TASK DETAILS:
Could you set down every record exactly as it appears?

THE DATA:
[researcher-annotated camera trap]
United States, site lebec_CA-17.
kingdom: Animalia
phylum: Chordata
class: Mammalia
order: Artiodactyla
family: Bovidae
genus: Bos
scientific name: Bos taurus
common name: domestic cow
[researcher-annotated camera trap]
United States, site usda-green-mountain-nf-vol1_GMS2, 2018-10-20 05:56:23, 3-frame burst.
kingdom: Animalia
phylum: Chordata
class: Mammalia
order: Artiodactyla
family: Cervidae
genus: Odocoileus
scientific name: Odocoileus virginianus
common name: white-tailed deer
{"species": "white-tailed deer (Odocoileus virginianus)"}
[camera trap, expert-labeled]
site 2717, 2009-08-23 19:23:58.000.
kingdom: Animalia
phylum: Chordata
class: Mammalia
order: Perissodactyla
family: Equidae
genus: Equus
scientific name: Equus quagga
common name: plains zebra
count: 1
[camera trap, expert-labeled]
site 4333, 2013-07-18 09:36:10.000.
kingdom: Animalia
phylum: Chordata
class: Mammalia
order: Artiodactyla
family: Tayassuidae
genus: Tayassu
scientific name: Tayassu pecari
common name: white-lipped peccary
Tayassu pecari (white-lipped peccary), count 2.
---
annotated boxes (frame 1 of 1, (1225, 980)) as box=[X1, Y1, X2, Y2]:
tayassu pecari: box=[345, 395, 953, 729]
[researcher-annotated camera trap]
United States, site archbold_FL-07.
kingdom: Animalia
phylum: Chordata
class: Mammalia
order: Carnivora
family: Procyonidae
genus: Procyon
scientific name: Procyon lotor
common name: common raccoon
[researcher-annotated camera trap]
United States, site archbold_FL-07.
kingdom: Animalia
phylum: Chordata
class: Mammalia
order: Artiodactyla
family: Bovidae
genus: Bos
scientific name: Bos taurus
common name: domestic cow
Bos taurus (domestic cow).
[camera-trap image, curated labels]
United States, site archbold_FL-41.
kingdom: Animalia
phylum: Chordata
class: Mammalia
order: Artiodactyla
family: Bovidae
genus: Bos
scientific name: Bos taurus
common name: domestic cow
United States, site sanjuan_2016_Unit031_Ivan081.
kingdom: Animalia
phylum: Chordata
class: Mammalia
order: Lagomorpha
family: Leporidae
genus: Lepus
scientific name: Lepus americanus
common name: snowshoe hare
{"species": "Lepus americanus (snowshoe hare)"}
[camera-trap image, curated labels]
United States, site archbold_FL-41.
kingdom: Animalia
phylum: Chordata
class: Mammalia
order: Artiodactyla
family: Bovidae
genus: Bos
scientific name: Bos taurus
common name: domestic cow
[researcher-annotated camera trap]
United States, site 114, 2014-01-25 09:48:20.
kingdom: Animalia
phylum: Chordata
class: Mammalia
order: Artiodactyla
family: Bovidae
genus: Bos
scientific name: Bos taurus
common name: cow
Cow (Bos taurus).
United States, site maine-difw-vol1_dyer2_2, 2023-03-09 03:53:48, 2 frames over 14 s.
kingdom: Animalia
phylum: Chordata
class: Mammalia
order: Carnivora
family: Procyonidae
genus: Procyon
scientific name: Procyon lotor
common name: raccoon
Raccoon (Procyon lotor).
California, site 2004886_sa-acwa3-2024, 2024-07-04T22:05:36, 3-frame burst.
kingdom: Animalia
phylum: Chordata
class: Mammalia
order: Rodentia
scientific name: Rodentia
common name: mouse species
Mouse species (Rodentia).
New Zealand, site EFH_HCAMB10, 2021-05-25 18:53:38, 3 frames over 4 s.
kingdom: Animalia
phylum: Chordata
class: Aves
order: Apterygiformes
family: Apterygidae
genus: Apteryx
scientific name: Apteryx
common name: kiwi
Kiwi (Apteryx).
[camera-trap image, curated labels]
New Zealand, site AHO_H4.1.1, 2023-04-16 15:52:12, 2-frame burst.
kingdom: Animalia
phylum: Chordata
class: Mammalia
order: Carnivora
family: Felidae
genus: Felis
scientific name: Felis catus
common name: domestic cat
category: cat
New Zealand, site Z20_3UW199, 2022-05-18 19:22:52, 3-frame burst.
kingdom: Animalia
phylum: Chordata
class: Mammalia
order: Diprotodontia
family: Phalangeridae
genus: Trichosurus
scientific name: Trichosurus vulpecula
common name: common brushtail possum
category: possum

RESULT FOR THIS TASK:
[researcher-annotated camera trap]
United States, site lebec_CA-17.
kingdom: Animalia
phylum: Chordata
class: Mammalia
order: Artiodactyla
family: Bovidae
genus: Bos
scientific name: Bos taurus
common name: domestic cow
[researcher-annotated camera trap]
United States, site usda-green-mountain-nf-vol1_GMS2, 2018-10-20 05:56:23, 3-frame burst.
kingdom: Animalia
phylum: Chordata
class: Mammalia
order: Artiodactyla
family: Cervidae
genus: Odocoileus
scientific name: Odocoileus virginianus
common name: white-tailed deer
{"species": "white-tailed deer (Odocoileus virginianus)"}
[camera trap, expert-labeled]
site 2717, 2009-08-23 19:23:58.000.
kingdom: Animalia
phylum: Chordata
class: Mammalia
order: Perissodactyla
family: Equidae
genus: Equus
scientific name: Equus quagga
common name: plains zebra
count: 1
[camera trap, expert-labeled]
site 4333, 2013-07-18 09:36:10.000.
kingdom: Animalia
phylum: Chordata
class: Mammalia
order: Artiodactyla
family: Tayassuidae
genus: Tayassu
scientific name: Tayassu pecari
common name: white-lipped peccary
Tayassu pecari (white-lipped peccary), count 2.
---
annotated boxes (frame 1 of 1, (1225, 980)) as box=[X1, Y1, X2, Y2]:
tayassu pecari: box=[345, 395, 953, 729]
[researcher-annotated camera trap]
United States, site archbold_FL-07.
kingdom: Animalia
phylum: Chordata
class: Mammalia
order: Carnivora
family: Procyonidae
genus: Procyon
scientific name: Procyon lotor
common name: common raccoon
[researcher-annotated camera trap]
United States, site archbold_FL-07.
kingdom: Animalia
phylum: Chordata
class: Mammalia
order: Artiodactyla
family: Bovidae
genus: Bos
scientific name: Bos taurus
common name: domestic cow
Bos taurus (domestic cow).
[camera-trap image, curated labels]
United States, site archbold_FL-41.
kingdom: Animalia
phylum: Chordata
class: Mammalia
order: Artiodactyla
family: Bovidae
genus: Bos
scientific name: Bos taurus
common name: domestic cow
United States, site sanjuan_2016_Unit031_Ivan081.
kingdom: Animalia
phylum: Chordata
class: Mammalia
order: Lagomorpha
family: Leporidae
genus: Lepus
scientific name: Lepus americanus
common name: snowshoe hare
{"species": "Lepus americanus (snowshoe hare)"}
[camera-trap image, curated labels]
United States, site archbold_FL-41.
kingdom: Animalia
phylum: Chordata
class: Mammalia
order: Artiodactyla
family: Bovidae
genus: Bos
scientific name: Bos taurus
common name: domestic cow
[researcher-annotated camera trap]
United States, site 114, 2014-01-25 09:48:20.
kingdom: Animalia
phylum: Chordata
class: Mammalia
order: Artiodactyla
family: Bovidae
genus: Bos
scientific name: Bos taurus
common name: cow
Cow (Bos taurus).
United States, site maine-difw-vol1_dyer2_2, 2023-03-09 03:53:48, 2 frames over 14 s.
kingdom: Animalia
phylum: Chordata
class: Mammalia
order: Carnivora
family: Procyonidae
genus: Procyon
scientific name: Procyon lotor
common name: raccoon
Raccoon (Procyon lotor).
California, site 2004886_sa-acwa3-2024, 2024-07-04T22:05:36, 3-frame burst.
kingdom: Animalia
phylum: Chordata
class: Mammalia
order: Rodentia
scientific name: Rodentia
common name: mouse species
Mouse species (Rodentia).
New Zealand, site EFH_HCAMB10, 2021-05-25 18:53:38, 3 frames over 4 s.
kingdom: Animalia
phylum: Chordata
class: Aves
order: Apterygiformes
family: Apterygidae
genus: Apteryx
scientific name: Apteryx
common name: kiwi
Kiwi (Apteryx).
[camera-trap image, curated labels]
New Zealand, site AHO_H4.1.1, 2023-04-16 15:52:12, 2-frame burst.
kingdom: Animalia
phylum: Chordata
class: Mammalia
order: Carnivora
family: Felidae
genus: Felis
scientific name: Felis catus
common name: domestic cat
category: cat
New Zealand, site Z20_3UW199, 2022-05-18 19:22:52, 3-frame burst.
kingdom: Animalia
phylum: Chordata
class: Mammalia
order: Diprotodontia
family: Phalangeridae
genus: Trichosurus
scientific name: Trichosurus vulpecula
common name: common brushtail possum
category: possum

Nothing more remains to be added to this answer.